**EXERCISE REQUIREMENTS**
With the pictures left out, output the records below exactly.

(Image-text web data)
<<<<
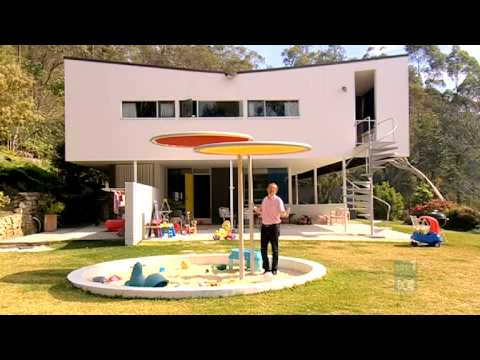 1950s House harry seidler's 1950s houses - wahroonga - youtube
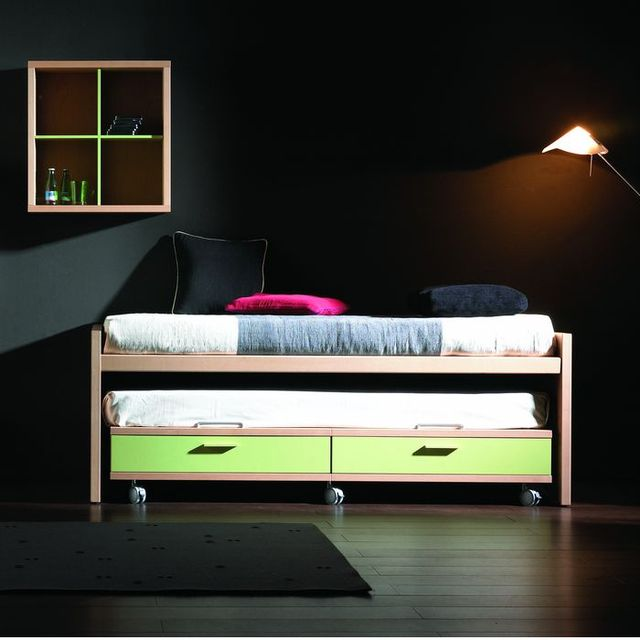 Junior bedroom furniture
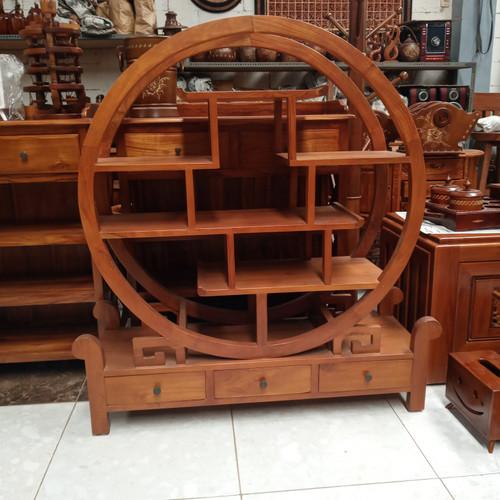 Foto Produk Buffet hias model oriental Bahan kayu jati dari rafa jaya teknik
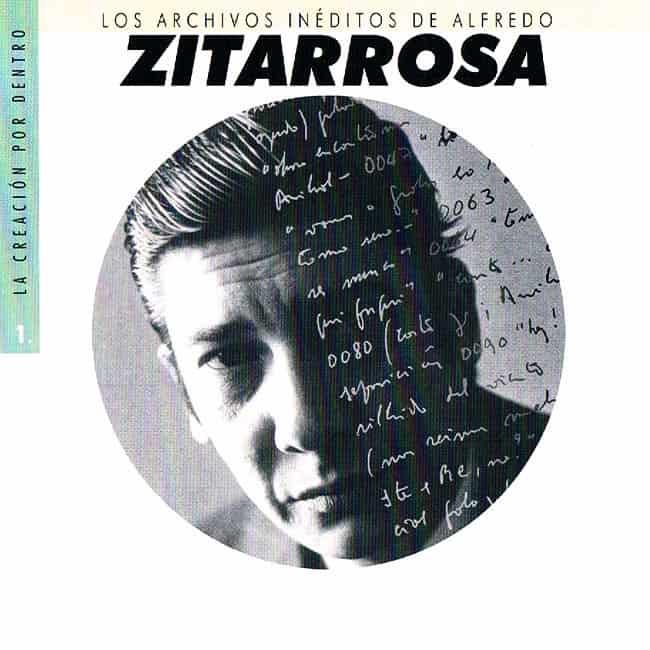 Alfredo Zitarrosa: Los archivos inéditos de Alfredo Zitarrosa, vol. 01 (1998)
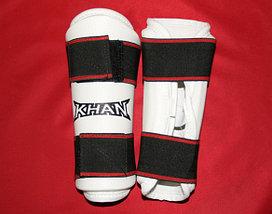 Щитки на ног и рук таэквондо, фото 2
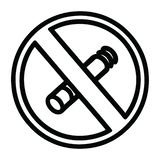 No smoking icon symbol. A creative no smoking icon stock illustration
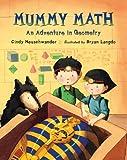 Mummy Math: An Adventure in Geometry
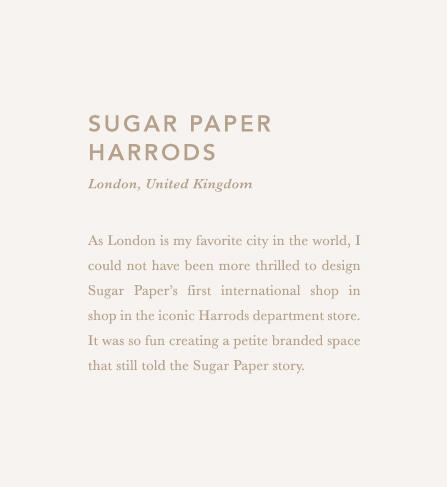 4-EllenGodfreyDesign-SugarPaperAtHarrods.jpg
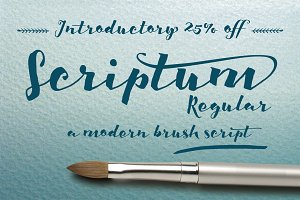 Scriptum Regular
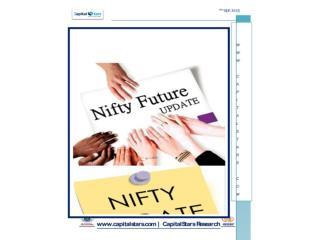 Daily Nifty Market Views � 18 SEP 2015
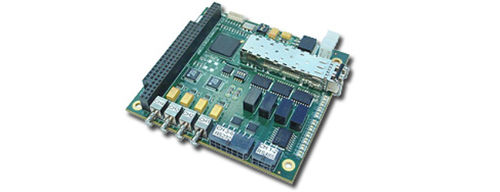 video multiplexer / data / fiber optic / for seabed interventions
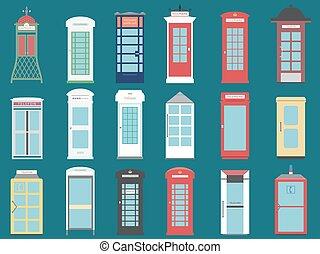 Set of 9 United Kingdom Telephone Boxes from England,...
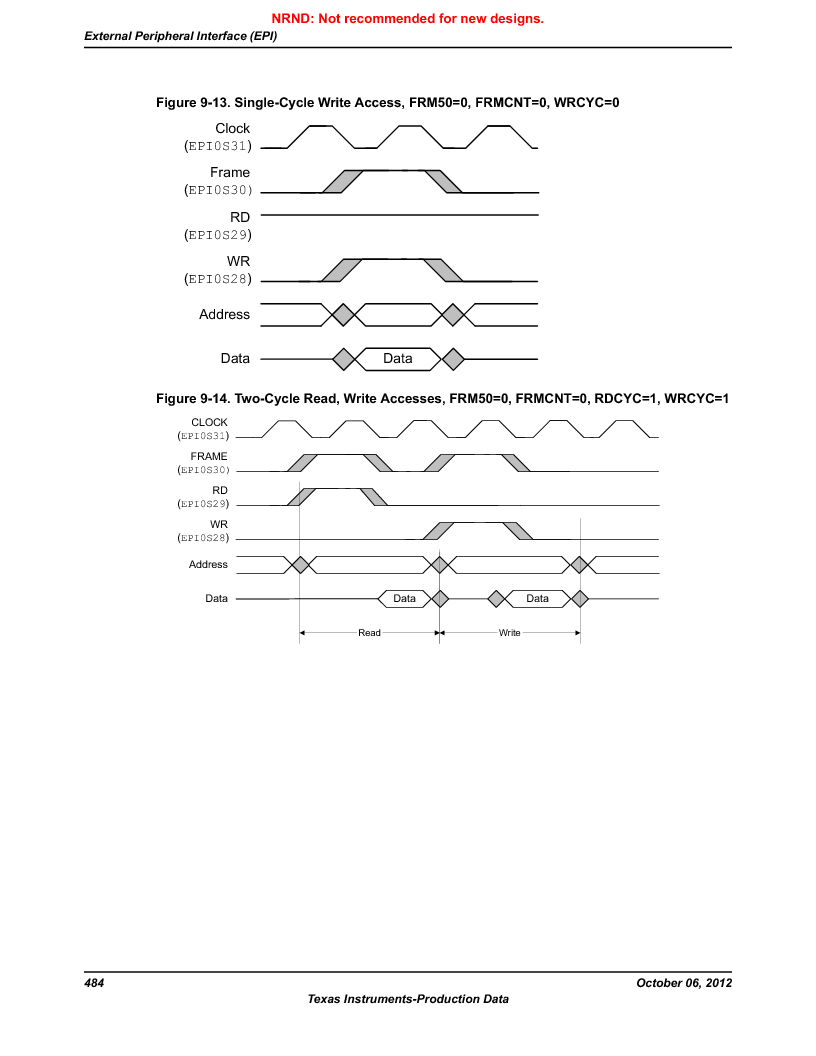 LM3S9BN6-IQC80-C3 ,Texas Instruments厂商,IC ARM CORTEX MCU 256KB 100LQFP, LM3S9BN6-IQC80-C3 datasheet预览  第484页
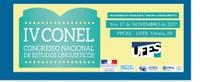 Professora do IFMG Campus Avançado Ipatinga participa do IV Congresso Nacional de Estudos Linguísticos (CONEL) em Vitória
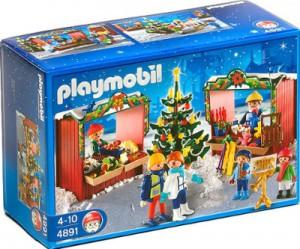 Рlaymobil рождественская ярмарка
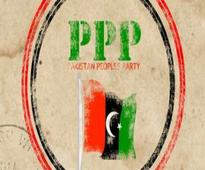 Crushing defeats deal a severe blow to PPP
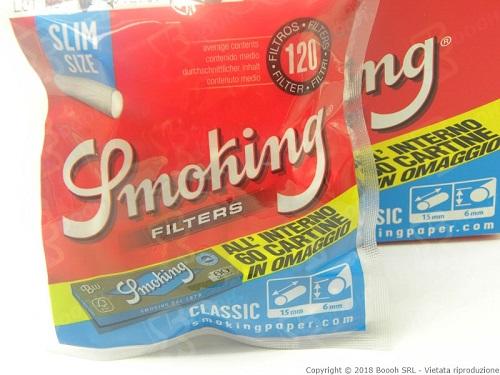 Box Smoking Filtri + Cartina Blu Omaggio.Immagine di proprietà della Boooh Srl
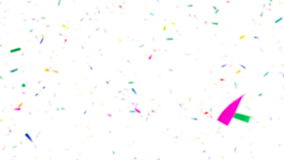 Colorful Confetti Video Background - Slow Motion - Defocused stock video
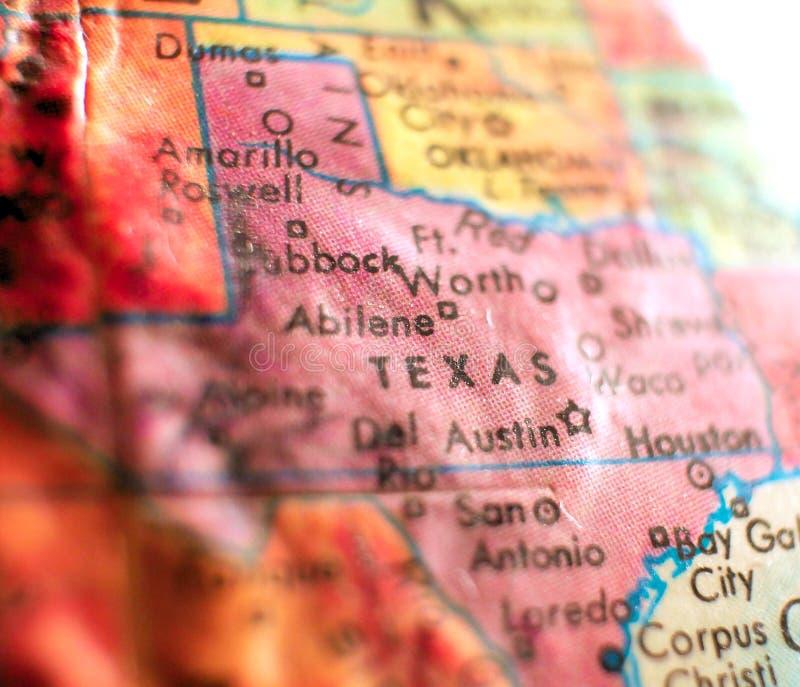 Stan Teksas usa ostrości makro- strzał na kuli ziemskiej mapie dla podróż blogów, ogólnospołecznych środków, sieć sztandarów i tł obrazy stock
>>>>
**RESPONSE**
 1950s House harry seidler's 1950s houses - wahroonga - youtube
 Junior bedroom furniture
 Foto Produk Buffet hias model oriental Bahan kayu jati dari rafa jaya teknik
 Alfredo Zitarrosa: Los archivos inéditos de Alfredo Zitarrosa, vol. 01 (1998)
 Щитки на ног и рук таэквондо, фото 2
 No smoking icon symbol. A creative no smoking icon stock illustration
 Mummy Math: An Adventure in Geometry
 4-EllenGodfreyDesign-SugarPaperAtHarrods.jpg
 Scriptum Regular
 Daily Nifty Market Views � 18 SEP 2015
 video multiplexer / data / fiber optic / for seabed interventions
 Set of 9 United Kingdom Telephone Boxes from England,...
 LM3S9BN6-IQC80-C3 ,Texas Instruments厂商,IC ARM CORTEX MCU 256KB 100LQFP, LM3S9BN6-IQC80-C3 datasheet预览  第484页
 Professora do IFMG Campus Avançado Ipatinga participa do IV Congresso Nacional de Estudos Linguísticos (CONEL) em Vitória
 Рlaymobil рождественская ярмарка
 Crushing defeats deal a severe blow to PPP
 Box Smoking Filtri + Cartina Blu Omaggio.Immagine di proprietà della Boooh Srl
 Colorful Confetti Video Background - Slow Motion - Defocused stock video
 Stan Teksas usa ostrości makro- strzał na kuli ziemskiej mapie dla podróż blogów, ogólnospołecznych środków, sieć sztandarów i tł obrazy stock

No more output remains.